TEXT PASSAGE:
****
What the Science Actually Shows
The honest answer is that placebo-controlled research has not confirmed most of the benefits people associate with microdosing. Two double-blind trials testing psilocybin microdoses against placebo found no significant effects on attention, mood, cognitive control, or self-reported well-being. Some initial signals appeared in areas like social cognition and self-reported mental flexibility, but those results didn’t hold up under stricter statistical analysis. Multiple other placebo-controlled studies have reached similar conclusions, finding no acute changes in cognition or mood-related measures.
This doesn’t necessarily mean microdosing does nothing. It may mean the effects are too subtle for current study designs to capture, or that they’re largely driven by expectation. The placebo effect is powerful, especially for subjective experiences like mood and creativity, and people who choose to microdose typically expect it to help. One interesting finding from microdose-range studies with LSD showed that very low doses altered how people perceive time, causing them to overestimate the length of time intervals. That suggests sub-perceptual doses can influence basic cognitive processes, even if the person doesn’t consciously notice.
The gap between anecdotal reports and clinical findings remains one of the central puzzles in this area. Thousands of people report genuine improvements in their daily lives from microdosing, but controlled studies keep failing to separate those improvements from placebo responses.
Safety Risks and Who Should Avoid It
Microdosing carries a lower risk profile than full psychedelic doses, but it’s not risk-free, and certain people face serious dangers.
Psilocybin is contraindicated for anyone with a personal or family history of psychotic disorders like schizophrenia or schizoaffective disorder, or bipolar I disorder. Even small amounts can potentially trigger psychotic episodes in vulnerable individuals. People who experience psychotic symptoms alongside depression also fall into this high-risk category, as do those who have previously had adverse reactions to psychedelics such as prolonged psychosis or suicidal thoughts.
****
Source data:
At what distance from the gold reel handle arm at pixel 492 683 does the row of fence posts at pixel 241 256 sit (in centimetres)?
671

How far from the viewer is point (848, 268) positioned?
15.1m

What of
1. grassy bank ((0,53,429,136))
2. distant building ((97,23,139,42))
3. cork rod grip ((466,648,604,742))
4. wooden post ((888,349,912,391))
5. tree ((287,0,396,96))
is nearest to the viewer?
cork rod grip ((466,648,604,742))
****
PROBLEMS TO SOLVE:
1) According to the microdosing passage, on which measures did the two double-blind psilocybin trials find no significant effects? List them all.
2) Pick up the passage on microdosing science and safety after its final sentence and keep writing.

RESULTS OF THE EXERCISE:
1)
- Attention
- Mood
- Cognitive control
- Self-reported well-being

2)
Because psilocin activates serotonin receptors, combining it with medications that also raise serotonin levels creates a risk of serotonin syndrome, a potentially life-threatening condition. SSRI antidepressants and MAO inhibitors are the most common concern. People with epilepsy, severe cardiovascular disease, uncontrolled blood pressure, a history of heart attack or stroke, or who are pregnant should also avoid psilocybin entirely. Those with significant unprocessed trauma who haven’t yet developed coping strategies face elevated psychological risk as well.
Legal Status
Psilocybin remains a Schedule I controlled substance under U.S. federal law, meaning it is illegal to possess, produce, or distribute regardless of the amount. At the state and local level, the picture is more varied. Oregon and Colorado have both decriminalized psilocybin and legalized it for supervised therapeutic use under state law. Several municipalities in California, Massachusetts, Michigan, Washington state, and Washington, D.C. have also decriminalized possession, though this generally means reduced enforcement rather than full legality. Outside these jurisdictions, possessing any amount of psilocybin mushrooms carries the same legal risk whether it’s a microdose or an ounce.